YOUR GOAL:
Starting at the line that contains "[796,348] versus [199,303]: which" and ending with the final line of the records, give those lines as a numbered list, skipping any blank lines.
··· DATA SHOWN ···
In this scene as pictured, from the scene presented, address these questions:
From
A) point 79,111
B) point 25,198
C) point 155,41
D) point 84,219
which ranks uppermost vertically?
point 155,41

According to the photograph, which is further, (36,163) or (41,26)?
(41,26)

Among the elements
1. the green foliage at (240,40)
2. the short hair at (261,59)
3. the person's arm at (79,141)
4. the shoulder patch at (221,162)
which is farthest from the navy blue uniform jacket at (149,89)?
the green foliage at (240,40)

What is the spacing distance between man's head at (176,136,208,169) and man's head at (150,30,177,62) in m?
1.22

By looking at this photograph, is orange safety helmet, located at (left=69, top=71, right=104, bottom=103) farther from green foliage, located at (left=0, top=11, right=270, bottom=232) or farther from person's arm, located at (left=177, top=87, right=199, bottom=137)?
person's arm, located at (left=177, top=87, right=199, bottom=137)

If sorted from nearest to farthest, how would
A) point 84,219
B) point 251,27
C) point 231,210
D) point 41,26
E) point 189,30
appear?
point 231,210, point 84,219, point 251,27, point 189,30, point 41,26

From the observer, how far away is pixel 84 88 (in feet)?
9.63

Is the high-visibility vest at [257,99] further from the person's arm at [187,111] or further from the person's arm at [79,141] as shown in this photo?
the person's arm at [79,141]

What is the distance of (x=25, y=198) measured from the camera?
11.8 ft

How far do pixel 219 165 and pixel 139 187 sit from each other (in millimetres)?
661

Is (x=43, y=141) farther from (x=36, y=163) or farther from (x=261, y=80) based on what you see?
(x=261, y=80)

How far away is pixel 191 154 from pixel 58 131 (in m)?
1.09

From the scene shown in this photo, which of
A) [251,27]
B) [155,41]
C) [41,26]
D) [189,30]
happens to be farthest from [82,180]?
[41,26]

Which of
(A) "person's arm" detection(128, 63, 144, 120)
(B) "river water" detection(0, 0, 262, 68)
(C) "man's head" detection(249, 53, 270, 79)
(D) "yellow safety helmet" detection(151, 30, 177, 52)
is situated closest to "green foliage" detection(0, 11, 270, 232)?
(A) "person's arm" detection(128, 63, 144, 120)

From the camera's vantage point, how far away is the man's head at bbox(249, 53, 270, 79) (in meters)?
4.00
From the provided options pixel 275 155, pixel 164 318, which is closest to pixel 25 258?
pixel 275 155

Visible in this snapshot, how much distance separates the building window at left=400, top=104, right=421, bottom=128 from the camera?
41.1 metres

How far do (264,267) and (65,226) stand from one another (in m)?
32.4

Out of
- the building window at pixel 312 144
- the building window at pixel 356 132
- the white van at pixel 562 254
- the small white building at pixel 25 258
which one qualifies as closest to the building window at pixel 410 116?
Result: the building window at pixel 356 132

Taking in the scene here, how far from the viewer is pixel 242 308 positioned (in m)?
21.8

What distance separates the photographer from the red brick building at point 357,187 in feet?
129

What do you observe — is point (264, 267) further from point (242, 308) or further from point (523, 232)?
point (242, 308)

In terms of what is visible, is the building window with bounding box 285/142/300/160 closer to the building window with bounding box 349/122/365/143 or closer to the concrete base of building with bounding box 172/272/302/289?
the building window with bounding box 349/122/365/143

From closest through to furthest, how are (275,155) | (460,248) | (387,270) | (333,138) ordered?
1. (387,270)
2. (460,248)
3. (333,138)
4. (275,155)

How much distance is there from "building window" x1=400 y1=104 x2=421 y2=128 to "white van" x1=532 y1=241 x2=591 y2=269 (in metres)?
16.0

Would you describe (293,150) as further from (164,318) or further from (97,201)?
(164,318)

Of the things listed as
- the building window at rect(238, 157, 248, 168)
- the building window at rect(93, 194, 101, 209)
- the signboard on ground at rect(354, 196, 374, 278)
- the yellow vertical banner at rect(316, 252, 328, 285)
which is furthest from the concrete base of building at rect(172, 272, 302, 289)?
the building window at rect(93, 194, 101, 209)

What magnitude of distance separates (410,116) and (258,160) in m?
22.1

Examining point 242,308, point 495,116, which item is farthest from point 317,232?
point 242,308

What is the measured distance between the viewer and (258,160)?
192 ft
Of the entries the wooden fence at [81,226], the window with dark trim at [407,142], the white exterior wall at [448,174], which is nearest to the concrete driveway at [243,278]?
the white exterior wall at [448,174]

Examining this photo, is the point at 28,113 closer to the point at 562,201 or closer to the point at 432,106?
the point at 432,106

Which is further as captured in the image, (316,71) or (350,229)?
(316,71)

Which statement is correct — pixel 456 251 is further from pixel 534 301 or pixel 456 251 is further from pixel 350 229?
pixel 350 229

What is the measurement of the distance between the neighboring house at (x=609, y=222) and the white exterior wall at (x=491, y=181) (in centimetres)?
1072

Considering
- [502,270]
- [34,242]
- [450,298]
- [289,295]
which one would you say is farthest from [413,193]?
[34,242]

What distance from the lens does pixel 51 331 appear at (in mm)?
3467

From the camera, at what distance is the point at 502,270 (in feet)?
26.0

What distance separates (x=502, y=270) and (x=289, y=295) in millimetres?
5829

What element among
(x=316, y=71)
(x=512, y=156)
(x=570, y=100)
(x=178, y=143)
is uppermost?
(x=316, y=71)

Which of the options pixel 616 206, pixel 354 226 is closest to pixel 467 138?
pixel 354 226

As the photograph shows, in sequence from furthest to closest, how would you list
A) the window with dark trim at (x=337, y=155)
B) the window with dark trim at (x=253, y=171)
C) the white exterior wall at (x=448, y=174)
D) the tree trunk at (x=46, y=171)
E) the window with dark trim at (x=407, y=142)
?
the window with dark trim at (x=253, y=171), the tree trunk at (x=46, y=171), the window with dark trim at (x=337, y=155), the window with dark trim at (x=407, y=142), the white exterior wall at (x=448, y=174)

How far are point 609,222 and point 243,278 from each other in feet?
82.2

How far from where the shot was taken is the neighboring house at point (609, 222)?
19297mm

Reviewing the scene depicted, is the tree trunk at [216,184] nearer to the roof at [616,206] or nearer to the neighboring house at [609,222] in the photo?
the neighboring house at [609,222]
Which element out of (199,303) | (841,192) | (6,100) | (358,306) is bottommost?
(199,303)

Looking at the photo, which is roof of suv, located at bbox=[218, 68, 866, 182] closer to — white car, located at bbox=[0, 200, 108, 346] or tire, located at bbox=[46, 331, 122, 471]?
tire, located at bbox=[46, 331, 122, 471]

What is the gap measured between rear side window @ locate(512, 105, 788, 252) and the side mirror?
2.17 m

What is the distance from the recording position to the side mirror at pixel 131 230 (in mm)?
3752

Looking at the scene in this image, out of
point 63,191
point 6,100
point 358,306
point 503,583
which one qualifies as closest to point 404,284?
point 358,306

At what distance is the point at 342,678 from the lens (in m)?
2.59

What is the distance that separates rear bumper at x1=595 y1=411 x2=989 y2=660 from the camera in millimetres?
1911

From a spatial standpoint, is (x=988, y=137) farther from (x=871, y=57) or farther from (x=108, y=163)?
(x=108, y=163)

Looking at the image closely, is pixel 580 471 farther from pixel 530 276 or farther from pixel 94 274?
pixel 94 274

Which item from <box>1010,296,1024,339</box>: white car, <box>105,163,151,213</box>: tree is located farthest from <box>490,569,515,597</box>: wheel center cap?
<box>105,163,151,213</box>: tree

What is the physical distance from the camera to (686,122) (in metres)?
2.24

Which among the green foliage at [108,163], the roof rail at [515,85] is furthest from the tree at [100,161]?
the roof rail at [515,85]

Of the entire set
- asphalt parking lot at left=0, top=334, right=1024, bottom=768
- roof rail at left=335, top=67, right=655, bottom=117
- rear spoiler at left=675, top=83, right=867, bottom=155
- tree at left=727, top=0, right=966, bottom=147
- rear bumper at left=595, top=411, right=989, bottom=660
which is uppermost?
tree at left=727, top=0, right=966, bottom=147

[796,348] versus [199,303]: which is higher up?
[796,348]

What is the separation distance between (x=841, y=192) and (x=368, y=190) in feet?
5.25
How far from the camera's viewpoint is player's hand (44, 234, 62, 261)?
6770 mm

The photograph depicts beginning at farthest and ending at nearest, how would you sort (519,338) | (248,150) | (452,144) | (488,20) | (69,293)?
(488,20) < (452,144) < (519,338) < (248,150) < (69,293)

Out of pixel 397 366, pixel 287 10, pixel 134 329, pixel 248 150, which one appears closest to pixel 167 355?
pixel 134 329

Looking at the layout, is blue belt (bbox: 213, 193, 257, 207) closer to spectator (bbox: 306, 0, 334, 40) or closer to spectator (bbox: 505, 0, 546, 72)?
···
CORRECT RESULT:
1. [796,348] versus [199,303]: which is higher up?
2. [796,348]
3. What is the separation distance between (x=841, y=192) and (x=368, y=190) in feet?
4. 5.25
5. How far from the camera's viewpoint is player's hand (44, 234, 62, 261)?
6. 6770 mm
7. The photograph depicts beginning at farthest and ending at nearest, how would you sort (519,338) | (248,150) | (452,144) | (488,20) | (69,293)?
8. (488,20) < (452,144) < (519,338) < (248,150) < (69,293)
9. Out of pixel 397 366, pixel 287 10, pixel 134 329, pixel 248 150, which one appears closest to pixel 167 355?
10. pixel 134 329
11. Looking at the layout, is blue belt (bbox: 213, 193, 257, 207) closer to spectator (bbox: 306, 0, 334, 40) or closer to spectator (bbox: 505, 0, 546, 72)?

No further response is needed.